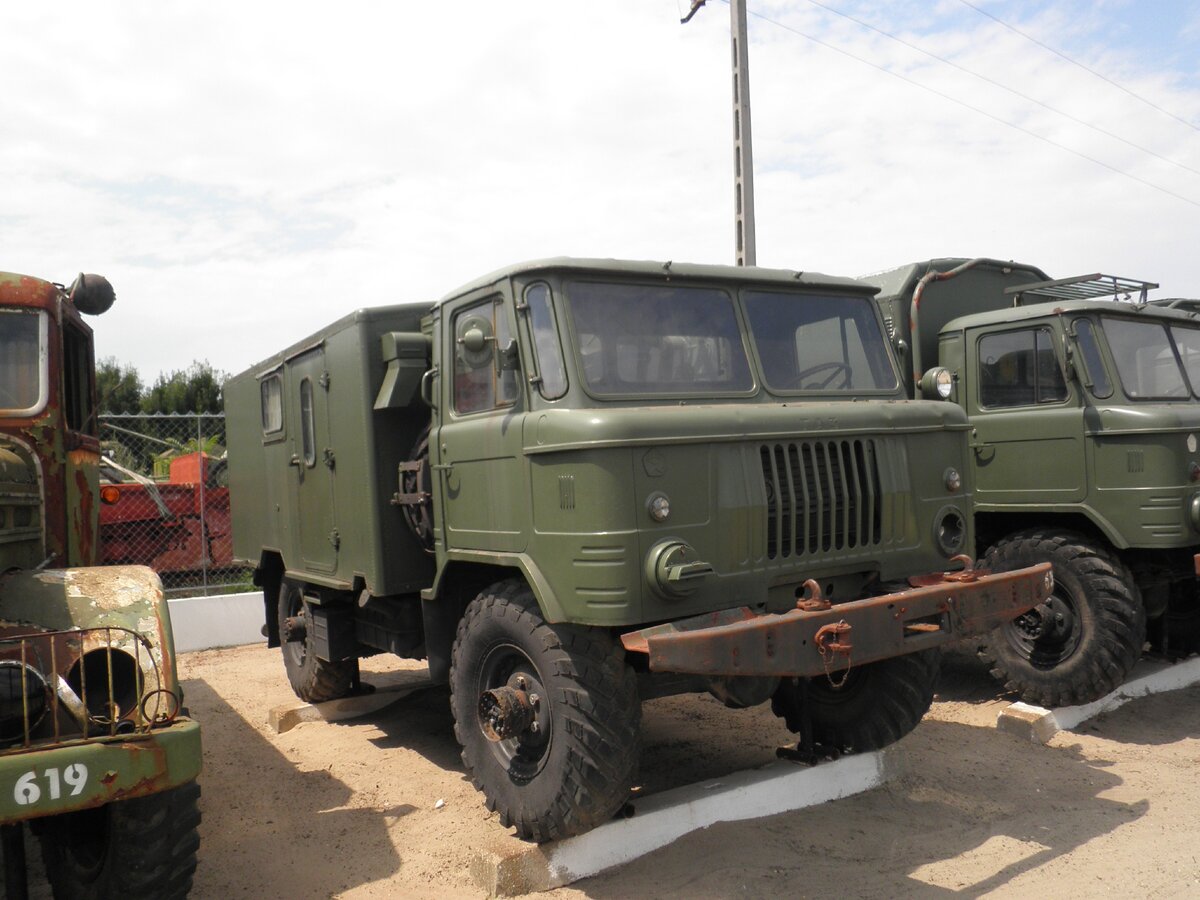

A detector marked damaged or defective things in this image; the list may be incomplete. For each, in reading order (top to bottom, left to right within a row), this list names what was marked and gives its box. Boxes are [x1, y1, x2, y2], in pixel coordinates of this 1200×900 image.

old rusted truck [0, 272, 202, 900]
old rusted truck [225, 258, 1048, 844]
rusty front bumper [620, 564, 1048, 676]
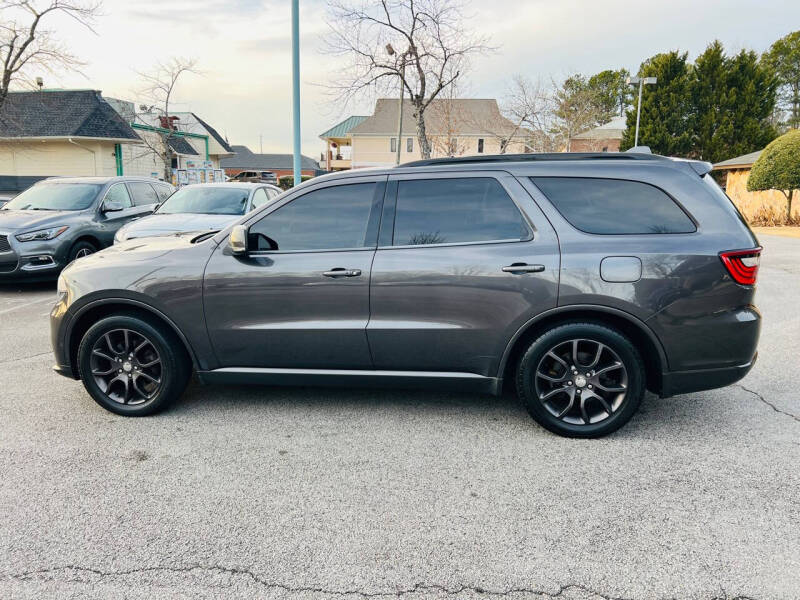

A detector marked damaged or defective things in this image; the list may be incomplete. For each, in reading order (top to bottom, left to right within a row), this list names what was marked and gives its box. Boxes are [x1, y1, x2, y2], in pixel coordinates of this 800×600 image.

pavement crack [736, 384, 800, 422]
pavement crack [4, 564, 632, 596]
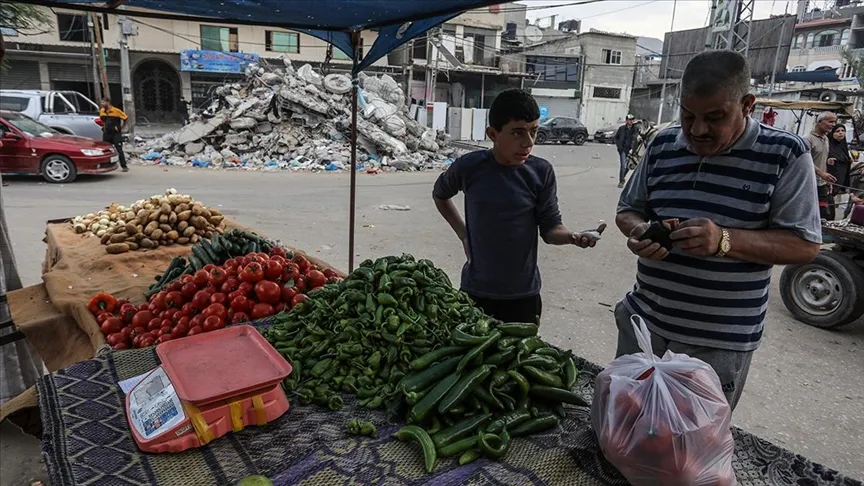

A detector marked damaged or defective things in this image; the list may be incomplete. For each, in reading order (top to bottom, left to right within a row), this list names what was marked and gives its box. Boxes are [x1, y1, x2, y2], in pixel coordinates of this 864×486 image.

damaged structure [133, 58, 460, 172]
☆ ☆ ☆ ☆
Convert the listing into a numbered list, starting at the line that contains "this 800×600 image." and continuing through the end of the listing, with both ends included. Omit blank lines and the pictures.

[OUTPUT FOR THIS EXERCISE]:
1. A detector marked damaged or defective things in this image; the list may be incomplete. For each, in reading order (top to bottom, left to right within a row), this list names what was marked and gives its box. Boxes are [x1, y1, x2, y2], in pixel coordinates of this 800×600 image.
2. pavement crack [736, 384, 800, 422]
3. pavement crack [4, 564, 632, 596]
4. A detector marked damaged or defective things in this image; the list may be incomplete. For each, in reading order (top to bottom, left to right within a row), this list names what was marked and gives its box. Boxes are [x1, y1, x2, y2], in pixel coordinates of this 864×486 image.
5. damaged structure [133, 58, 460, 172]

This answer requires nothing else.